Most couples argue about who’s the better driver, but research by Saga Motor Insurance could be music to women’s ears, as it confirms that men have a list of bad habits when they’re behind the wheel.
The survey of some 10,000 drivers aged over 50 shows that men are more likely to admit to speeding on the motorway (men 57%, women 37%), and in built up areas (men 51%, women 35%).
Men are also more emotional when they get behind the wheel, as one in four men admit that they have used their horn or flashed their lights out of anger in the last year, compared to one in seven women. Whilst a quarter of men say that they have shouted and gestured to other road users, whereas just one in seven women admits to losing their temper behind the wheel.
However, despite this research revealing the over 50s bad habits behind the wheel, the truth is younger drivers are 3.2 times much more likely to have an accident and 4.6 times more likely to have an accident that injures someone.

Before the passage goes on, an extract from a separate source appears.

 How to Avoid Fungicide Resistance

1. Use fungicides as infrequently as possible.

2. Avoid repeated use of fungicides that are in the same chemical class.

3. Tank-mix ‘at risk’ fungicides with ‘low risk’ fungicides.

Age and experience are key factors when it comes to safety on the road. The over 50s have 42% of all UK driving licenses, yet are involved in just 28% of reported accidents. However, drivers aged under 20 are 1.7 times more likely to have an accident, whereas those aged 60 to 69 are half as likely as the average motorist. The difference is even more stark when it comes to being involved in an accident involving casualties with the under 20s being twice as likely as the average motorist to be involved in an accident that involves casualties**.
Even though the over 50s are safer on the road, there is still a big difference in their driving habits. While women might have the worst reputation when it comes to parking, it’s men that are the biggest parking violators. Men are twice as likely to park on double yellow lines or areas they shouldn’t, such as disabled spaces or parent and child bays.

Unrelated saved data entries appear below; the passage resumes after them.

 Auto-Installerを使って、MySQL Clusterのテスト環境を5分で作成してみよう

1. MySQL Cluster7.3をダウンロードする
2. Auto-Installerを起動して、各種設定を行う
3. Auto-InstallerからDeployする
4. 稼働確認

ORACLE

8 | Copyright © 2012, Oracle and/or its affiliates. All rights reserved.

On top of these bad habits, research suggests that men could be the most likely to get an on-the-spot fine for tailgating or hogging the middle lane, as men are the most likely to drive too close to the car in front to get them to move over (men 10%, women 7%) and sit in the middle lane when they shouldn’t (men 5%, women 2%).
But it’s not all bad news, as recent changes that the government introduced last summer appear to be keeping drivers in the right lanes, with one in five over 50s saying that they are less likely to hog the middle lane now that they could get a ticket for it.
Roger Ramsden, chief executive, Saga Services, commented: “New on-the-spot fines do appear to be clearing the motorways of middle lane hoggers but whilst older motorists retain a few bad habits, they are still by far the safest drivers.”
Notes to Editors
• *Populus interviewed 10,505 Saga customers, 9,802 drive, all aged 50 and over, online between 18th and 24th October 2013. Populus is a member of the British Polling Council and abides by its rules.